Heuchlingen Frank Schied geht, Marianne Renner soll kommen

Bürgermeister Roland Polaschek und Frank Schied.
Bürgermeister Roland Polaschek und Frank Schied. © Foto: Ulrich Bischoff
Heuchlingen / Ulrich Bischof 13.02.2018
Der Heuchlinger Ortschaftsrat hat eine Wunschkandidatin für die Nachfolge Frank Schieds als Ortsvorsteher.

Überraschend kam er nicht mehr, der Rücktritt von Frank Schied als Heuchlinger Ortsvorsteher. Vor Wochen schon hatte der 54-jährige Diplom-Agraringenieur und Vater zweier Kinder bestätigt, dass er den Vorsitz im Ortschaftsrat nach 13 Jahren aufgeben wolle.

In der jüngsten Sitzung des Ortschaftsrates wurde es nun auch „amtlich“. Nach Prüfung der rechtlichen Voraussetzungen wurde unter Vorsitz von Harald Rieger Schieds Antrag stattgegeben.

Bürgermeister Roland Polaschek zeichnete dessen kommunalpolitischen Werdegang nach: Schied sei bereits aus der Kommunalwahl 1999 als Kandidat der Freien Wähler mit 421 Stimmen als Heuchlinger Stimmenkönig hervorgegangen war. Fünf Jahre später habe es für ihn 499 Stimmen gegeben. Für den Ortschaftsrat war dies damals Grund genug, Schied zum Ortsvorsteher zu küren. Schied, der auch 1999 mit einem überzeugenden Ergebnis in den Gemeinderat gewählt wurde, trat die Nachfolge von Manfred Schlumpberger an.

Ortsumgehung als Wunschprojekt

2014 kandidierte er auf der Liste „Bündnis 90/ Grüne“ für den Kreistag und erhielt ein überzeugendes Votum.

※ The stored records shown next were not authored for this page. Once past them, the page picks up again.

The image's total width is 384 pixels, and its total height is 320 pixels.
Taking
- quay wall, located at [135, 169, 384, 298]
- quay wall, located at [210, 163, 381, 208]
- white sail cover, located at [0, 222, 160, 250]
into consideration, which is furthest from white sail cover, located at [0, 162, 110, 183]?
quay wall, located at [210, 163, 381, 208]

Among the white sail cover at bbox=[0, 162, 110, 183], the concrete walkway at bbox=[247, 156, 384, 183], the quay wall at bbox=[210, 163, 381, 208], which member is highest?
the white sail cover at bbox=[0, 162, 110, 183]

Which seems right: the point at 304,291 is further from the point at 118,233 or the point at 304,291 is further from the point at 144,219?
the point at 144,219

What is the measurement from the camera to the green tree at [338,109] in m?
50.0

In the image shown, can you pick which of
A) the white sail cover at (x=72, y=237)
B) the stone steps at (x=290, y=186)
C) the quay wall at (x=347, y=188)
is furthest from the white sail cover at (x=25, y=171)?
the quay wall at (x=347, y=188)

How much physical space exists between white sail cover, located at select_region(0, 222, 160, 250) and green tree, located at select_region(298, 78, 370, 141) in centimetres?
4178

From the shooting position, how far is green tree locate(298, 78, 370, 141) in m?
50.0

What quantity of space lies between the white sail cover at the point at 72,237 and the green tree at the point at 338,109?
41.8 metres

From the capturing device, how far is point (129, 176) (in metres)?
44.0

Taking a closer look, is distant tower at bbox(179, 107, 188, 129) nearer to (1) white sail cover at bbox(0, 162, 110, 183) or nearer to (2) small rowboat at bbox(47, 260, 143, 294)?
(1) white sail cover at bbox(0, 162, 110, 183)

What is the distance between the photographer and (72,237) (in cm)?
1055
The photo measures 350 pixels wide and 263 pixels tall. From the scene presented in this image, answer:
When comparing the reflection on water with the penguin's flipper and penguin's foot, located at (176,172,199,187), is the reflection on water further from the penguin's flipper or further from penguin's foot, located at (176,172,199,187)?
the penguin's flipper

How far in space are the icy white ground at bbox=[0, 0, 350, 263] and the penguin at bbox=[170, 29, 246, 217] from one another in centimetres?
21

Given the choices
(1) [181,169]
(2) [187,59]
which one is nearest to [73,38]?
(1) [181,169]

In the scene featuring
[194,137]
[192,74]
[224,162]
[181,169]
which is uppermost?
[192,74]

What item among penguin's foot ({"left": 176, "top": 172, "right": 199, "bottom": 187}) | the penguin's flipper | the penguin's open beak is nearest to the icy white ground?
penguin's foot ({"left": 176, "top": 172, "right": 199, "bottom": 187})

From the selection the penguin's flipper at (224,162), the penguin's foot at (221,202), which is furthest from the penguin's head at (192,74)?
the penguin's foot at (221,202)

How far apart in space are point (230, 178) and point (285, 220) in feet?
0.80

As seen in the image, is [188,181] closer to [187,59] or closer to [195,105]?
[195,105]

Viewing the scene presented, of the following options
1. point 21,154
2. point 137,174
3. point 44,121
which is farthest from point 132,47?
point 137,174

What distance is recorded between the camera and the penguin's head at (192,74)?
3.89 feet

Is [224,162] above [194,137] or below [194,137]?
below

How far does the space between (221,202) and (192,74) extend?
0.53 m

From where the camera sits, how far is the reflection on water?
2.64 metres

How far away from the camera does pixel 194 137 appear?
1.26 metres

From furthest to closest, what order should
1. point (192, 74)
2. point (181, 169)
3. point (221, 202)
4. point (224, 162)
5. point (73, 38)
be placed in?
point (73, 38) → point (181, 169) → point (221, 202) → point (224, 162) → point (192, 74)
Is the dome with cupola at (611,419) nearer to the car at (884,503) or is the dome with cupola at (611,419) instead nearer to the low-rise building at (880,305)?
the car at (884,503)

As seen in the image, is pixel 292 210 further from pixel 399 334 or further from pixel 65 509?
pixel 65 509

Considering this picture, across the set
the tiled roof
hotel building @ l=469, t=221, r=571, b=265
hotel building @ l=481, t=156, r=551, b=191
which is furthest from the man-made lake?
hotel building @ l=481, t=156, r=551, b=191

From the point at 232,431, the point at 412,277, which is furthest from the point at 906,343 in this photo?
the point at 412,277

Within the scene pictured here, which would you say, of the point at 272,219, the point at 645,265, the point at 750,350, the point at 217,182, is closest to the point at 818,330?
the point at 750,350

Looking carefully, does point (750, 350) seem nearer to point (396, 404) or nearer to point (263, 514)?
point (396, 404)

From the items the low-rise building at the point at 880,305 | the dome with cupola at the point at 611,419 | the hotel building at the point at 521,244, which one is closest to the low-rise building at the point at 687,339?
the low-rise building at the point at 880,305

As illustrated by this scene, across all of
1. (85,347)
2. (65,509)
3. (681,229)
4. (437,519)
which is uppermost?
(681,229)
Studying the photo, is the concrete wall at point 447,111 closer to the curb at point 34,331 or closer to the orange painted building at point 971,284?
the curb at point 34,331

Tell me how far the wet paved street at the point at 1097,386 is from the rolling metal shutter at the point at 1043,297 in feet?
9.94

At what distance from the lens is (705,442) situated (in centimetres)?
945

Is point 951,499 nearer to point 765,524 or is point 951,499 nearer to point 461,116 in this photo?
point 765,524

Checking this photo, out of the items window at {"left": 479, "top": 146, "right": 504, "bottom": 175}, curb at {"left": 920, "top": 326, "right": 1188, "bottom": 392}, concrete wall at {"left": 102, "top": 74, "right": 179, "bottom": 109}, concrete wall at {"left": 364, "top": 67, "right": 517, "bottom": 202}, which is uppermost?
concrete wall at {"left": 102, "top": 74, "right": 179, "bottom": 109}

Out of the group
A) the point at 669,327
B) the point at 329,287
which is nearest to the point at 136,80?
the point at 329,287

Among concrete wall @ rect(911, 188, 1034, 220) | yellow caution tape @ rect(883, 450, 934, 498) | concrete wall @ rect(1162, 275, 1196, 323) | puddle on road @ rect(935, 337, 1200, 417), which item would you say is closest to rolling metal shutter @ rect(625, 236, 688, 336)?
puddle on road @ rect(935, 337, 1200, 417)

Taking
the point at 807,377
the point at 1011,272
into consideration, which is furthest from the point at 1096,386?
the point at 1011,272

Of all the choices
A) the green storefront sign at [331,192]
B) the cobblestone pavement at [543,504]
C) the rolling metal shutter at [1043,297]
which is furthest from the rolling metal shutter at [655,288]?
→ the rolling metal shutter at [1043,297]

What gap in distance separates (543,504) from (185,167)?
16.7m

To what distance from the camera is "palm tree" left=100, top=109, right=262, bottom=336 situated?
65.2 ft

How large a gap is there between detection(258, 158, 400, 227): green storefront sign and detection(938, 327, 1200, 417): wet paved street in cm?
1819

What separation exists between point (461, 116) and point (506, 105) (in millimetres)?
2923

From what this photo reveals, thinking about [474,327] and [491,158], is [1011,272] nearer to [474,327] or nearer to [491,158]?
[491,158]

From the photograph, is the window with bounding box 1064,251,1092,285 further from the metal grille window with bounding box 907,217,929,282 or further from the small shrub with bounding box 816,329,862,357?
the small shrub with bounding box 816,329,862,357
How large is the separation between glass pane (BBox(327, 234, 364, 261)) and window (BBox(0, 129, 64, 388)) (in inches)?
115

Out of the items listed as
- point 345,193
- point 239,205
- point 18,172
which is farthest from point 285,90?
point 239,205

Als Ortsvorsteher lag ihm die Ortsumgehung Heuchlingens am Herzen. 2006 habe er für das große Wunschprojekt eine Menschenkette organisiert und sei während der Bauphase Vermittler und Ansprechpartner gewesen. Unter seiner Ägide sei das Baugebiet „Sandiges Grüble“ um zehn Plätze erweitert, die frühere Neuapostolische Kirche in der Flügelstraße erworben und zum „Jugendhaus F 7“ umgebaut worden.

Die Freiwillige Feuerwehr erhielt einen neuen Schulungsraum, eine Garage und ein neues Fahrzeug. Schließlich sei die Mehrzweckhalle saniert und als Folge der Schließung der Grundschule ein Dorfladen auf die Beine gestellt worden. Bei der Umsetzung dieser Ideen sei Schied wertvolles Bindeglied zwischen der Verwaltung, den verantwortlichen Gremien, der Interessengemeinschaft Dorfladen und den Heuchlingern selbst gewesen, so Polaschek. Die Bürger, die Kirche und die Vereine hätten von seiner offenen Art auch dann profitiert, wenn es Meinungsverschiedenheiten gegeben habe.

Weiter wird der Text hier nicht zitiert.